En la cumbre de la colina se detuvo, y miró hacia el norte a través de la campiña. Luego se volvió, y observó la aeronave plateada que le estaba aguardando.

Se quedó allí media hora, mientras los fríos vientos de febrero soplaban por la llanura, y el cálido sol de agosto caía sobre su cara y hombros. Y entonces se produjo un brillante destello luminoso en el horizonte sur, y otros dos más en rápida sucesión a izquierda y derecha del primero.

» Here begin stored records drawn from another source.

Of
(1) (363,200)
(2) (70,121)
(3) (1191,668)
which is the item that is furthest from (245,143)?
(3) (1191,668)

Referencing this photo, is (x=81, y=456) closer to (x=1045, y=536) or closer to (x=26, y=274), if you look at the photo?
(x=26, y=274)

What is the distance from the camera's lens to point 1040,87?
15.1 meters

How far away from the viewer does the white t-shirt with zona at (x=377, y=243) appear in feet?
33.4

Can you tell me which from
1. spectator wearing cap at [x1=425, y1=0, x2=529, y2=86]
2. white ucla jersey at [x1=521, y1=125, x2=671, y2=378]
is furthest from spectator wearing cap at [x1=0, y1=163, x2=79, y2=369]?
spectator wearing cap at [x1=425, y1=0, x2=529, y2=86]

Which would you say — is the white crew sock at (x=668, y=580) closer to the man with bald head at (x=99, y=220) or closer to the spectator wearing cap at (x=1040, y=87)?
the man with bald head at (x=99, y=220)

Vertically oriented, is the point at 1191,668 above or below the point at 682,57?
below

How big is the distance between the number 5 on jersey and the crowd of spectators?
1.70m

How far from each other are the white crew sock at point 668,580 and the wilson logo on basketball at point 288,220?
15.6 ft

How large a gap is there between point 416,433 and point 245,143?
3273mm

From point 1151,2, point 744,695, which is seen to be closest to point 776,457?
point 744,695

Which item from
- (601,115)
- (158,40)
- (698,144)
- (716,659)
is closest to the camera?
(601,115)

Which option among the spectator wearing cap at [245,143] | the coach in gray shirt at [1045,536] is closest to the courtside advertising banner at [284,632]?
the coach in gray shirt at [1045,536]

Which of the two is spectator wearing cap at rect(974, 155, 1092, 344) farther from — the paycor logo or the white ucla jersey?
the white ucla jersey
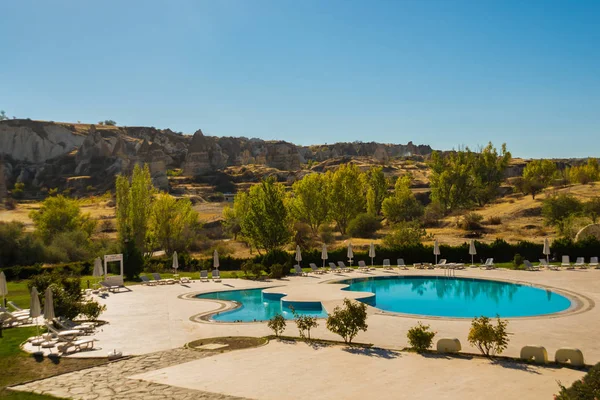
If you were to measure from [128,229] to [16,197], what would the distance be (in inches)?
2674

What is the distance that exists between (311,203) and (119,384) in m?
43.7

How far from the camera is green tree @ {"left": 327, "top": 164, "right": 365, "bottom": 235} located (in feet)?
180

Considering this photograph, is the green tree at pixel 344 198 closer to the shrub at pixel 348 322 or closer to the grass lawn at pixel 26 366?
the shrub at pixel 348 322

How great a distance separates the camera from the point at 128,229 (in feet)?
124

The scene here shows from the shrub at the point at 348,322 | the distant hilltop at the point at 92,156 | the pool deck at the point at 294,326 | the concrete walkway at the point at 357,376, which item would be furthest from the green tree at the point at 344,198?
the distant hilltop at the point at 92,156

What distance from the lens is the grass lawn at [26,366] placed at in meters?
11.5

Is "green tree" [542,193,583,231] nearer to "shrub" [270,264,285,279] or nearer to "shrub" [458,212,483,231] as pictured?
"shrub" [458,212,483,231]

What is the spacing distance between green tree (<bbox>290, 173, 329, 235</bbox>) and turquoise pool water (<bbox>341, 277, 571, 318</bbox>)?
81.3ft

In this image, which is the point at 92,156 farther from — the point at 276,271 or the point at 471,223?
the point at 276,271

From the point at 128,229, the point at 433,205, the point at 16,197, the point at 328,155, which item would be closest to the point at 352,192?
the point at 433,205

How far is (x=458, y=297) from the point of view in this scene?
24844mm

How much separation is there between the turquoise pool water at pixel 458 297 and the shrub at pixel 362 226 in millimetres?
22758

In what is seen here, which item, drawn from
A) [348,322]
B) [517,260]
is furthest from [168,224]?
[348,322]

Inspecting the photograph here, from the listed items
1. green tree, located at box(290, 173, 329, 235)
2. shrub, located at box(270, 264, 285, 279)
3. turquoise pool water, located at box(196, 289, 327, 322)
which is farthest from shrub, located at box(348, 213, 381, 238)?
turquoise pool water, located at box(196, 289, 327, 322)
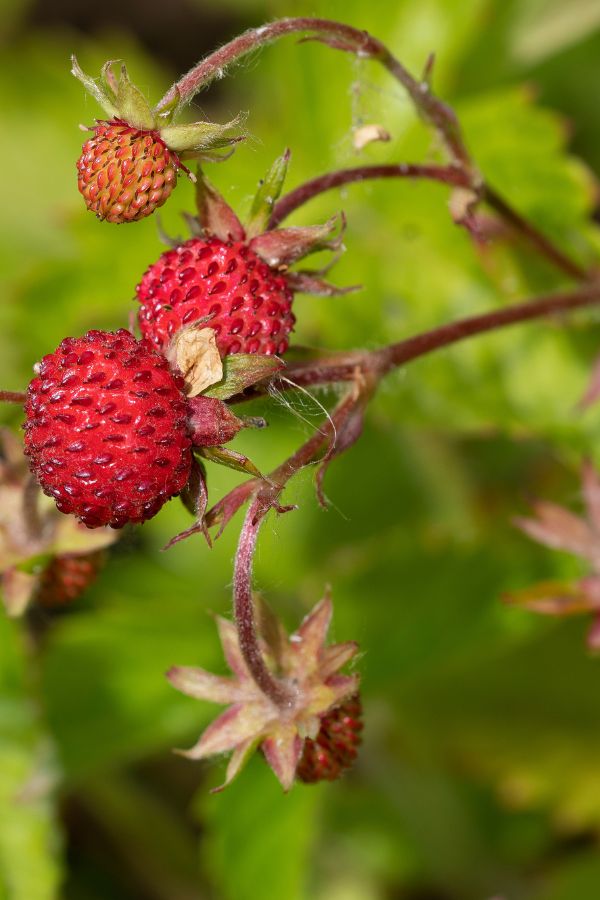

Un poco más tarde un ruido sordo profundamente gutural, como el trueno distante en una tarde de otoño, se propagó por el aire y durante un instante la campiña pareció paralizarse. El sonido se fue silenciando mientras Wentik contemplaba las nubes que se extendían en la distancia, negras y altas.

Wentik cerró los ojos, y prestó atención a más truenos.

Al llegar el atardecer, Wentik se afianzó contra el tronco de un árbol y observó el avión plateado que había más abajo. Sólo cuando el sol se estaba poniendo salió a la compuerta un hombre de capa verde limón y miró el cielo de un confín al otro, un cielo que entonces era de un azul intenso rayado de negro. El individuo permaneció mirándolo, luego volvió al interior.

Y medio minuto más tarde, la aeronave había desaparecido.

Nota del autor

Indoctrinario fue mi primera novela, y por tal razón estoy desmedidamente orgulloso de ella. Esto podría dar la impresión de que yo estuviera patrocinando mi ego juvenil, y quizá sí que lo esté, porque no han transcurrido demasiados años desde que escribí el libro en 1969. Pero creo que he progresado desde entonces.

Si tuviera que escribir de nuevo mi primera novela, no creo que sería otra vez Indoctrinario, pero pienso que podría ser un libro bastante similar. Hubo un cierto cálculo prudencial en su redacción, una conciencia de que los escritores, en especial los jóvenes, poseen un limitado fondo de experiencia interna al que recurrir. ¿Cuántas primeras novelas han sido un extravagante derroche de ese fondo, seguido de una depauperada segunda novela, o absolutamente ninguna segunda novela? Sabía, cuando empecé Indoctrinario, que había otras novelas que deseaba escribir.